*Ejercicio propuesto 1*
Contesta estas preguntas sobre el texto de los gastos de protocolo, con una respuesta por línea y la misma letra:
(a) ¿Cuánto gastó Rodríguez de Castro en menos de cuatro años alegando necesidades protocolarias?
(b) ¿Con quién se comparó Rodríguez de Castro en su defensa?
(c) ¿Hace cuánto llegó al poder el partido de Teófila Martínez?
*Ejercicio propuesto 2*
Enumera todas las empresas, organismos y partidos políticos que se nombran en el texto de los gastos de protocolo.
*Ejercicio propuesto 3*
Prosigue el texto de los gastos de protocolo a partir de su última oración.

*Texto mostrado*
>>>
Protocolo
Hubo una vez un director general de Canal Sur, hoy felizmente olvidado, que logró fama de sibarita entre sus colegas. En realidad, el hombre era un paleto con pretensiones que, para disimularlo, pedía siempre con gran ceremonia la carta de vinos de los restaurantes y elegía el más caro.
Jugar al epicureísmo con el dinero público no sólo es un gesto de megalomanía hortera: es, sobre todo, deshonesto. En los últimos días se han ido conociendo las buenas costumbres del delegado para la Zona Franca de Cádiz, Manuel Rodríguez de Castro. Alegando necesidades protocolarias, este hombre se gastó en menos de cuatro años 195 millones de pesetas: más del doble de lo presupuestado, que no era poco. En su defensa, Rodríguez de Castro -que debe tener un gran concepto de sí mismo- se ha comparado con el presidente de El Corte Inglés, sin caer en la cuenta de las evidentes diferencias de tamaño y de titularidad entre ambas empresas.
Rápidamente, saltó en auxilio de Rodríguez de Castro la presidenta del PP y alcaldesa de Cádiz, Teófila Martínez, quien, por cierto, cuando gobernaba el PSOE criticó con dureza las alegrías presupuestarias de sus predecesores. Confiando en que no hay mejor defensa que un buen ataque, Teófila Martínez se preguntaba por los gastos de representación de empresas públicas manejadas por los socialistas.
Está en su derecho. Pero resulta que ahora al que le toca dar cuentas, al menos en este caso, es a su partido, que llegó al poder hace cinco años enarbolando la bandera de la austeridad, la regeneración y la lucha contra el despilfarro, bandera que, por cierto, pasó al baúl de las buenas intenciones en cuanto acabó el recuento de votos.
<<<
*Registros proporcionados*
>>>
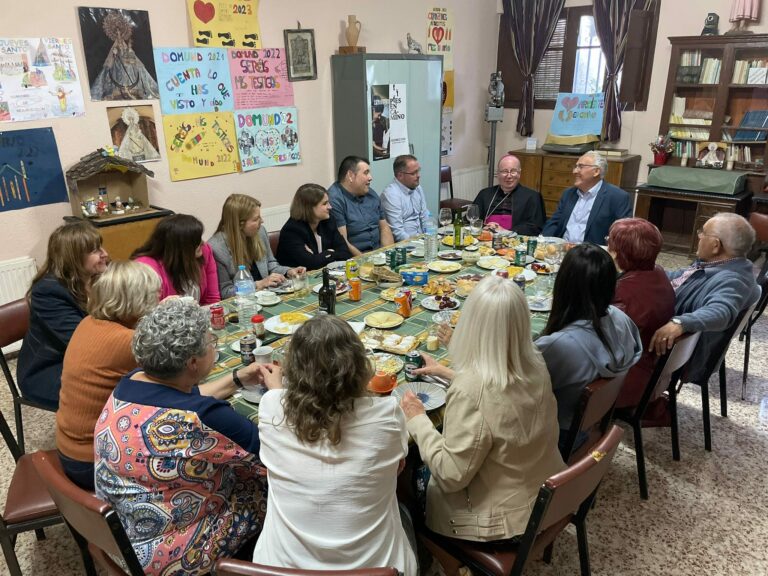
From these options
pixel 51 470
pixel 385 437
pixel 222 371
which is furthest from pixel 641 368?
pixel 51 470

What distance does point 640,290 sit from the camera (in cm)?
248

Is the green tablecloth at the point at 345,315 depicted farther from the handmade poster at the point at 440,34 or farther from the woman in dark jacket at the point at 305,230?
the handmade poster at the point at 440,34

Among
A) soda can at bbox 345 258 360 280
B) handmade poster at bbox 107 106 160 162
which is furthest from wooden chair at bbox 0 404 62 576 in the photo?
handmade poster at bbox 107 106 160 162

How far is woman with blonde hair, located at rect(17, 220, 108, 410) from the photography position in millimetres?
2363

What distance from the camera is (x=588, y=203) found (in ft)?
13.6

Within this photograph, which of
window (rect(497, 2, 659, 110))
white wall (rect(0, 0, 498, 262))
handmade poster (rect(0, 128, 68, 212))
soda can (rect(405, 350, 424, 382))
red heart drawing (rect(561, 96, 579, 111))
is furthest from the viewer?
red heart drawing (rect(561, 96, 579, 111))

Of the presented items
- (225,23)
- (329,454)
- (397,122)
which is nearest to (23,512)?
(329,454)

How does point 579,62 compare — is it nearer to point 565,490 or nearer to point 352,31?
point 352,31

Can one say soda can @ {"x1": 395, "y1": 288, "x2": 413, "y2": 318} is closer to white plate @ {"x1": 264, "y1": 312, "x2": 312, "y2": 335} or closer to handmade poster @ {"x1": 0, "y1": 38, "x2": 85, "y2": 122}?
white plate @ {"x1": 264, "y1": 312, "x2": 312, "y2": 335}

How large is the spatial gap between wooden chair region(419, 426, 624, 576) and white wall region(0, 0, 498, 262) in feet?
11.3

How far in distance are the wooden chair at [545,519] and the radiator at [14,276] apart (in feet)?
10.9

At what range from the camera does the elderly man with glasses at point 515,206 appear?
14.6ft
<<<
>>>
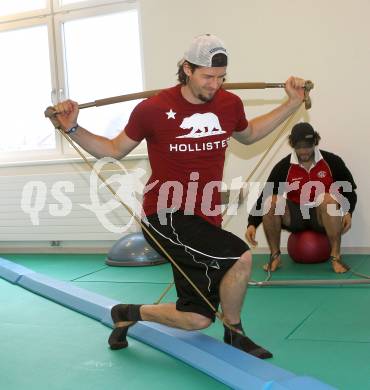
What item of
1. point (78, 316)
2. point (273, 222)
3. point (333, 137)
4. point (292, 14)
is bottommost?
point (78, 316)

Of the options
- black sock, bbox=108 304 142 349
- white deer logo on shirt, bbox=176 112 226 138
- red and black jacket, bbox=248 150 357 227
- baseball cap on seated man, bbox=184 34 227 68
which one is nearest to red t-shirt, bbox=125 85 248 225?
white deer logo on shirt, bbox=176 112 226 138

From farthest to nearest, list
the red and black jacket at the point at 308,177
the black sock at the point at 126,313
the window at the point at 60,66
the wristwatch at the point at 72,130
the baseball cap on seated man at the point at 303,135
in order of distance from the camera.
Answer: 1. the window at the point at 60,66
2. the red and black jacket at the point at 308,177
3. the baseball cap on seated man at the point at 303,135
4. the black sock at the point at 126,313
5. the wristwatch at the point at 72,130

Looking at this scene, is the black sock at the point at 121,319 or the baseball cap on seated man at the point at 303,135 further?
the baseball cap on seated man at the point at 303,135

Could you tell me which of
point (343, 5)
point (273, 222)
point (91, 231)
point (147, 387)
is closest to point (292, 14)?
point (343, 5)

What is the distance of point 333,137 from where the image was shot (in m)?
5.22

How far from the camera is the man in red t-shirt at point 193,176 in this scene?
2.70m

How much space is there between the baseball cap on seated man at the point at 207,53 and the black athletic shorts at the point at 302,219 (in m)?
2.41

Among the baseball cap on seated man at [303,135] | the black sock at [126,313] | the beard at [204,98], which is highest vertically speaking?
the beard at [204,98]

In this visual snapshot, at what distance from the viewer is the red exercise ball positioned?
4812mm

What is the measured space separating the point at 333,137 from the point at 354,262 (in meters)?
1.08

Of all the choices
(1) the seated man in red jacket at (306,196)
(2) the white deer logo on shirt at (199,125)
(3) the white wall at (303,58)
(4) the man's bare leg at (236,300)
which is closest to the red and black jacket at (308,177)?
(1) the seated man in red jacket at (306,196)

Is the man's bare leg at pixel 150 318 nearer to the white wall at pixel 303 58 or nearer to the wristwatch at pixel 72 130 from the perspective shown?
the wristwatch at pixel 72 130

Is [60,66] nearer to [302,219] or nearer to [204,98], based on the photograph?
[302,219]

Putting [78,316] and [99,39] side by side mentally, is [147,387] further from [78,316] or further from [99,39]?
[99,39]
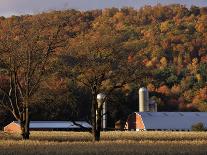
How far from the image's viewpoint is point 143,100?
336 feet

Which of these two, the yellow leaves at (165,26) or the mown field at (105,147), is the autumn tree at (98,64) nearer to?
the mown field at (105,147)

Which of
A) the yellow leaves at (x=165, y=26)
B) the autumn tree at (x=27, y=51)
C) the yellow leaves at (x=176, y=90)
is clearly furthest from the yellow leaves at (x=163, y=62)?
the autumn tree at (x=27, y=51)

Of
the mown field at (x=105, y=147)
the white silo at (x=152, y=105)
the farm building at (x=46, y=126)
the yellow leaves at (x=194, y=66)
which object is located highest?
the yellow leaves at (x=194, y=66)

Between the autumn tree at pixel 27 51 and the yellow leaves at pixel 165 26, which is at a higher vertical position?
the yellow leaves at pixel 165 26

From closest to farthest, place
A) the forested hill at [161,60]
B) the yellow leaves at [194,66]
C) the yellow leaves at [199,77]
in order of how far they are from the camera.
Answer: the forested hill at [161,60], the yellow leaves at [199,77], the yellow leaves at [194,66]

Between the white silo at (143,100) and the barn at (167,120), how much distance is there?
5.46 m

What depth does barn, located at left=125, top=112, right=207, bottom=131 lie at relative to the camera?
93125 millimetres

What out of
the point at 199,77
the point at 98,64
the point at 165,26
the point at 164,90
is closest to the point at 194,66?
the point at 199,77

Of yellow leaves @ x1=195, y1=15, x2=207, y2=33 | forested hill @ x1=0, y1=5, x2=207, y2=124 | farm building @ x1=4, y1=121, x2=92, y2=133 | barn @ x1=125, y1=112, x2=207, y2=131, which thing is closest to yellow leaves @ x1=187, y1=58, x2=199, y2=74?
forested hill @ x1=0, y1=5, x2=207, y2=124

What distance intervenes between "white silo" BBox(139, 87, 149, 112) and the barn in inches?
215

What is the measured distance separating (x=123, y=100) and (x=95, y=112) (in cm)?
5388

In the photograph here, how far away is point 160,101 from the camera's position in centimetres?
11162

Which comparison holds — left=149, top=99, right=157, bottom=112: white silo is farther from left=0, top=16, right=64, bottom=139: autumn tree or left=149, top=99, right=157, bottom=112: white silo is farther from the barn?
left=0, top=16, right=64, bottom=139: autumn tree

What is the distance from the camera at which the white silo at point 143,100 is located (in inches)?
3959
<<<
*Resultado final 1*
(a) 195 millones de pesetas.
(b) Con el presidente de El Corte Inglés.
(c) Hace cinco años.

*Resultado final 2*
Canal Sur
Zona Franca de Cádiz
El Corte Inglés
PP
PSOE

*Resultado final 3*
La defensa de la austeridad en el uso de los dineros públicos es algo que, por desgracia, ha quedado relegado a munición política o a gesto testimonial de políticos con un punto de excentricidad, como la ex alcaldesa de Sevilla, Soledad Becerril, quien, después de ser acusada falsamente por su sucesor de cobrar dietas bajo cuerda, tuvo el extraño detalle de hacer públicos sus gastos -que resultaron, por cierto, extremadamente magros- y retó a Alfredo Sánchez Monteseirín a publicar los suyos como presidente de la Diputación sevillana, reto que, por cierto, no tuvo respuesta.
Existe la idea de que eso de la austeridad es sólo el chocolate del loro, pero los gastos suntuarios en la política española -y, en concreto, en la andaluza de los últimos 10 años- no son pocos y, además, son producto de un talante un tanto faraónico que se corresponde muy mal con estos tiempos, en los que los profetas de la nueva economía -comenzando por Bill Gates, uno de los hombres más ricos del planeta- presumen justo de lo contrario: de viajar en clase turista, de no celebrar comidas de trabajo y de visitar sólo restaurantes de comida rápida.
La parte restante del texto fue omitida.